Opening Statement of Sen. Grassley at the Judiciary Committee hearing on Examining Enforcement of Criminal Insider Trading and Hedge Fund Activity
Opening Statement of U.S. Senator Chuck Grassley of Iowa
Judiciary Committee Hearing
Examining Enforcement of Criminal Insider Trading and Hedge Fund Activity
Tuesday, December 5, 2006
Good morning, I would like to thank Chairman Specter for calling today's hearing on the enforcement efforts against criminal insider trading and hedge fund activity.
Before I get to the body of my opening statement, I would like to take a moment today to publicly thank the SEC and Chairman Cox for the continued cooperation in providing access to documents, information, and witnesses to both the Finance and Judiciary Committees during the course of this investigation. The access granted has been helpful in getting to the bottom of some serious allegations. I commend the SEC and Chairman Cox for recognizing the Constitutional duty that Congress has in conducting oversight over federal agencies. It is my hope that as we go forward we will continue to see such helpful cooperation. A lot of other federal agencies, especially the Department of Health and Human Services and the Justice Department, could learn a thing or two from the SEC in this regard.
Today's hearing is the second held by this Committee relating to penalties for enforcement of illegal insider trading and the third that has discussed the evolving role of hedge funds. Like Chairman Specter, I have concerns about the extent of insider trading and its impact on public confidence in the fairness and integrity of the stock market. As Chairman of the Committee on Finance, I have taken an interest in hedge funds and the impact they have on pensions, markets, and all investors.

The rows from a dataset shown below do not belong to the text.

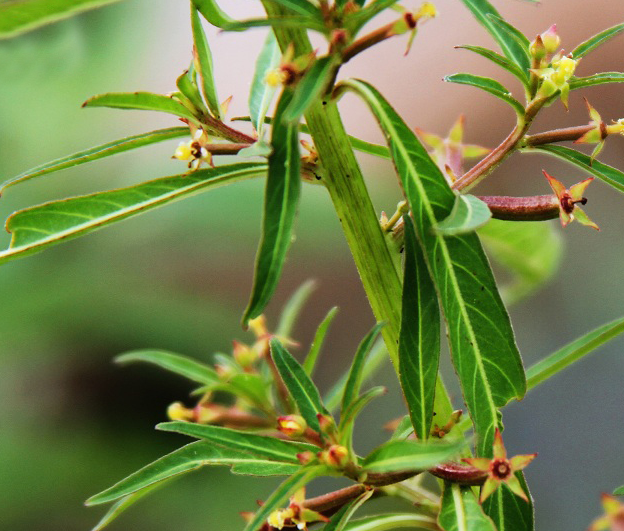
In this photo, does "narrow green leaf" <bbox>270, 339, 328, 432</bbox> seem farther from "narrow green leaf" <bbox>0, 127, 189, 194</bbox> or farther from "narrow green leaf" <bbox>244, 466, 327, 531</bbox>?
"narrow green leaf" <bbox>0, 127, 189, 194</bbox>

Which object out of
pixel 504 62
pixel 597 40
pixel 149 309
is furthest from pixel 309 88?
pixel 149 309

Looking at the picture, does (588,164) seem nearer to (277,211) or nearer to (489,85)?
(489,85)

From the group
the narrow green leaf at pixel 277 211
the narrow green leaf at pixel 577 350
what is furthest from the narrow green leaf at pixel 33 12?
the narrow green leaf at pixel 577 350

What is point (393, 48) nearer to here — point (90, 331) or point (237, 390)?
point (90, 331)

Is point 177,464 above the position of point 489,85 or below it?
below

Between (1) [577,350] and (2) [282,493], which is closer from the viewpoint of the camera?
(2) [282,493]

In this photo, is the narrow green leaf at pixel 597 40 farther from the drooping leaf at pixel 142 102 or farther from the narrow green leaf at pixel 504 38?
the drooping leaf at pixel 142 102
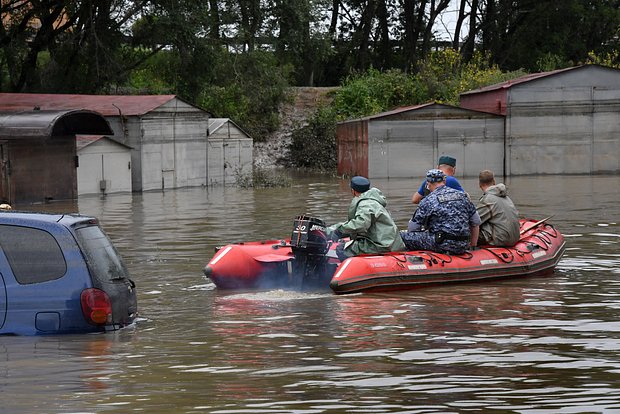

Hedge funds represent a growing trend in the financial markets where complex forms of institutional trading are seeing an influx of investors. More and more, the hard earned pensions of millions of Americans are being invested in hedge funds. The lure of large returns that hedge funds offer is an enticing deal that represents the best intentions of a free market economy. The use of hedge funds for pension investment is not necessarily problematic. However, when a hedge fund goes belly-up, as was the case with Amaranth Advisers, the government and the American taxpayer could be left to foot the bill.
The increasing role played by hedge funds and the expectation of consistent, market-beating returns could lead to increasing pressure on fund managers to deliver by any means, such as riskier investments, or worse, illegal trading on inside information. Recent reports in the media and testimony submitted to this Committee suggest that there has been increased trading activity before major market events, leading some to believe that insider trading is on the rise.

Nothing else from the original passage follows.